Iowa Department of Natural Resources Conservation Officer Dakota Drish encountered Gregg Latham, 58, of Oelwein, who was in his vehicle and serving as the driver and lookout for Dustin Millard, 49, of Strawberry Point, who was in the nearby timber, illegally scratching and digging wild ginseng roots.

Millard exited the timber and, after learning of Latham’s encounter with the officer, decided to leave the ginseng roots behind, hidden to be retrieved later. However, the Iowa DNR found it first. The investigation led offers to search Millard’s and Latham’s residences where interviews were conducted and evidence photographed.

The result was Millard being charged with 112 counts of unlawfully harvesting wild ginseng plants from state managed lands, 112 counts of harvesting wild ginseng without retaining the entire plant, one count of theft in the fifth degree, one count of littering and one count of trespassing.

Latham was charged with aiding and abetting 112 counts of unlawfully harvesting wild ginseng plants from state managed lands, 112 counts of harvesting wild ginseng without retaining the entire plant, one count of theft in the fifth degree, one count of littering and one count of trespassing.

The current market value of wild ginseng was $500 to $550 per dried pound. The state requested 150 percent of the current market value, or $750 per dried pound, for reimbursement for the value of the dried ginseng root. After weighing the dried ginseng roots, the state sought $515.62 in gross reimbursement and requested that each individual reimburses the State half of the total amount of the current market value, which is $257.81.

Millard and Latham each pleaded guilty to 24 ginseng violations ($5,046), one theft violation ($237), one first offense trespass violation ($354), and one littering violation (106.75), totaling $5,743.75 in criminal penalties.
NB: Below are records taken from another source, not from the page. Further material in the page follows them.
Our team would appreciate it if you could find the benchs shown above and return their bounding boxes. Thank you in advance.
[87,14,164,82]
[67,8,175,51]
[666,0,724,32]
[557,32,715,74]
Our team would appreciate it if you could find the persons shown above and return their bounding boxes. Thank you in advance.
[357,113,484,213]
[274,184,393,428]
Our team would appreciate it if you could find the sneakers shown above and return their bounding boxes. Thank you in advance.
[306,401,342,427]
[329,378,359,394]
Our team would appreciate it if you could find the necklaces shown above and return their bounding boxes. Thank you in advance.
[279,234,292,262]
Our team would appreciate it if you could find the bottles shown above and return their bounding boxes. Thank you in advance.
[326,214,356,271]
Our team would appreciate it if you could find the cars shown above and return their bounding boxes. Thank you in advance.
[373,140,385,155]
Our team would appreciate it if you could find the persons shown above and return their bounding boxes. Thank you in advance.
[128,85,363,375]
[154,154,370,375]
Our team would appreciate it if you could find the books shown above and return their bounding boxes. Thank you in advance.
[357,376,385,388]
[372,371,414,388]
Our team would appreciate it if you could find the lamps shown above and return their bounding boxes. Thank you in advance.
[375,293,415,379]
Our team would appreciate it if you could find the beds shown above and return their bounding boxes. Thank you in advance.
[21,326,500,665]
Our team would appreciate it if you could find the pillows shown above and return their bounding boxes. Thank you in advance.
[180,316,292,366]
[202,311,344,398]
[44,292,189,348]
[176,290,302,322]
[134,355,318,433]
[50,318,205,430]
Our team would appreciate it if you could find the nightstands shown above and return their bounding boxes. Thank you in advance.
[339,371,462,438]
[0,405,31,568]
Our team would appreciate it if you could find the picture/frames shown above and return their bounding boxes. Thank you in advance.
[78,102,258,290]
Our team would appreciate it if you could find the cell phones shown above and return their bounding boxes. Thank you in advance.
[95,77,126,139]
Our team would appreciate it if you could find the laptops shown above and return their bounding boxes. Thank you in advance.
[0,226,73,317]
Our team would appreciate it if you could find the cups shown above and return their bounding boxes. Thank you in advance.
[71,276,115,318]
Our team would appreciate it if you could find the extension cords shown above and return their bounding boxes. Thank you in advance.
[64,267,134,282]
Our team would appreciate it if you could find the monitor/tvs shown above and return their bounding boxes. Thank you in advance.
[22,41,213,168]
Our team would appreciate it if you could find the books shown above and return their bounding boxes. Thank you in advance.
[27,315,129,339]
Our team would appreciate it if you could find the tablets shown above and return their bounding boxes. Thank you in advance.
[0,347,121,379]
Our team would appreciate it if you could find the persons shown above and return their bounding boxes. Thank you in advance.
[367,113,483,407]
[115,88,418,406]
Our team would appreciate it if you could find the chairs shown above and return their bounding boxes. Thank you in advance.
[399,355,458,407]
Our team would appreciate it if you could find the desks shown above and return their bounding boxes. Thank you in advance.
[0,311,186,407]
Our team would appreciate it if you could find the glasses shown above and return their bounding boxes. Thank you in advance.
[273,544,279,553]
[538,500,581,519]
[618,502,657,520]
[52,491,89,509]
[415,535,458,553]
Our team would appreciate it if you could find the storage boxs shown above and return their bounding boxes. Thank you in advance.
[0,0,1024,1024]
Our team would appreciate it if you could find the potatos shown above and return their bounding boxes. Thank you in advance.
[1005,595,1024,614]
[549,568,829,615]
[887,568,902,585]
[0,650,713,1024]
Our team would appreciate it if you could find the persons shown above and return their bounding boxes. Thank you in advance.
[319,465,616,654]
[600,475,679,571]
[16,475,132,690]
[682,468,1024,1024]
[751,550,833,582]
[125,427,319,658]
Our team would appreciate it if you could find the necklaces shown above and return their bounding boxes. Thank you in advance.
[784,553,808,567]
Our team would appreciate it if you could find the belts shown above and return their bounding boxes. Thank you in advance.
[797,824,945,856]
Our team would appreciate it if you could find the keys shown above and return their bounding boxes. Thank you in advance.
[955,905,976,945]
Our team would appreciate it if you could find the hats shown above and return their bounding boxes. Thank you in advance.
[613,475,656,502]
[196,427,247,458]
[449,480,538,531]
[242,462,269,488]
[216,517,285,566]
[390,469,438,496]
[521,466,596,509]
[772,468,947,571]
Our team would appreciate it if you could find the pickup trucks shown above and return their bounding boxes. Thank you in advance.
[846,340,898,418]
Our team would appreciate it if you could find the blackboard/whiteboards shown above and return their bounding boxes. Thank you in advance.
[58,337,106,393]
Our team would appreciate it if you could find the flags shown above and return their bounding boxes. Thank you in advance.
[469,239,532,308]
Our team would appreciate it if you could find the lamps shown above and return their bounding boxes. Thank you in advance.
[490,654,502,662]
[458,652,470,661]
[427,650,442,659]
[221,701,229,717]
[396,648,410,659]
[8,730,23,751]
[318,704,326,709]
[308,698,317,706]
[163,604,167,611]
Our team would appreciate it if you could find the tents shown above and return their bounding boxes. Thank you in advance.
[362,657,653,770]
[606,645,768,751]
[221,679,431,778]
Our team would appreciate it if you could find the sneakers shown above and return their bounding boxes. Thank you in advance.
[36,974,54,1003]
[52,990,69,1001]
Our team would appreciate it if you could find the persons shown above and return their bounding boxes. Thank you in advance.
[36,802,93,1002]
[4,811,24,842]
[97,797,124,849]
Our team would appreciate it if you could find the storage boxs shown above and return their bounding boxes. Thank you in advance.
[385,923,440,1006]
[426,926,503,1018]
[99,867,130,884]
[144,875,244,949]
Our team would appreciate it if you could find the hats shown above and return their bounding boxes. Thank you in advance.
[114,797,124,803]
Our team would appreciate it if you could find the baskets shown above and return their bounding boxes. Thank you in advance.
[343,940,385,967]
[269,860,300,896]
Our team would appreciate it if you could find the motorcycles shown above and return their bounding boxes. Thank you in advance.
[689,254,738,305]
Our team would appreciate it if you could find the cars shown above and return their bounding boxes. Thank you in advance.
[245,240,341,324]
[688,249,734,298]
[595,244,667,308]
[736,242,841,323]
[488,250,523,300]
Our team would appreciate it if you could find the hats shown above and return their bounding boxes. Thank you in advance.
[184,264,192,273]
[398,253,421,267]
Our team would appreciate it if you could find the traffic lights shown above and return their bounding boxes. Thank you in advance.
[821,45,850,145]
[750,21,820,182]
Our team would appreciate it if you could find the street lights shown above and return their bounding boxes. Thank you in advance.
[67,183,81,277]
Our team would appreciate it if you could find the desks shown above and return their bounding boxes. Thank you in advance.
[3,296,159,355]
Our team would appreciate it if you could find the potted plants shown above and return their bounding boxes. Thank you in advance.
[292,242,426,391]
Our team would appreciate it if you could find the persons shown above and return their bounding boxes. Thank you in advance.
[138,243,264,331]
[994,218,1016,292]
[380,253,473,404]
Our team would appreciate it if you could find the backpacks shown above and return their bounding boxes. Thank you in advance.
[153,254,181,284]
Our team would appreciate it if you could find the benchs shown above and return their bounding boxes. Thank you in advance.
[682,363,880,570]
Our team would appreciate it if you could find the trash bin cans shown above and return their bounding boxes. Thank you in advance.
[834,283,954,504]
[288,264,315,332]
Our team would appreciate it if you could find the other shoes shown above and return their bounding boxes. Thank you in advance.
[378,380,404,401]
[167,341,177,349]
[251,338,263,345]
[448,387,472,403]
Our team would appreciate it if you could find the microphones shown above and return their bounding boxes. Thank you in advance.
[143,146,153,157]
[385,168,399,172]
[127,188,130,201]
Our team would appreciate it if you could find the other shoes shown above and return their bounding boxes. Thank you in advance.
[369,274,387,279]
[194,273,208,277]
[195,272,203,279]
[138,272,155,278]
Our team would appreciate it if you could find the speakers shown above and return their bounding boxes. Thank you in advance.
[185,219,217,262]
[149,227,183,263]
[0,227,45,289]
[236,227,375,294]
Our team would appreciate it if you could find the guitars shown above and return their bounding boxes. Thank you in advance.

The court also found the men liable for reimbursing the state of Iowa $257.81 each for their portion of the stolen wild ginseng.

Wild ginseng falls under the Convention of International Trade of Endangered Species of Wild Fauna and Flora, which is an international agreement between governments, that’s aim is to ensure that international trade in specimens of wild animals and plants does not threaten their survival. Its popularity in Asian countries has essentially led to its extirpation there.

Ginseng harvest is regulated by the U.S. Fish and Wildlife Service. At no point can a person possess a wild ginseng plant, seed or any part of a wild ginseng plant on state owned or managed areas. The state of Iowa is required to highly regulate the plant.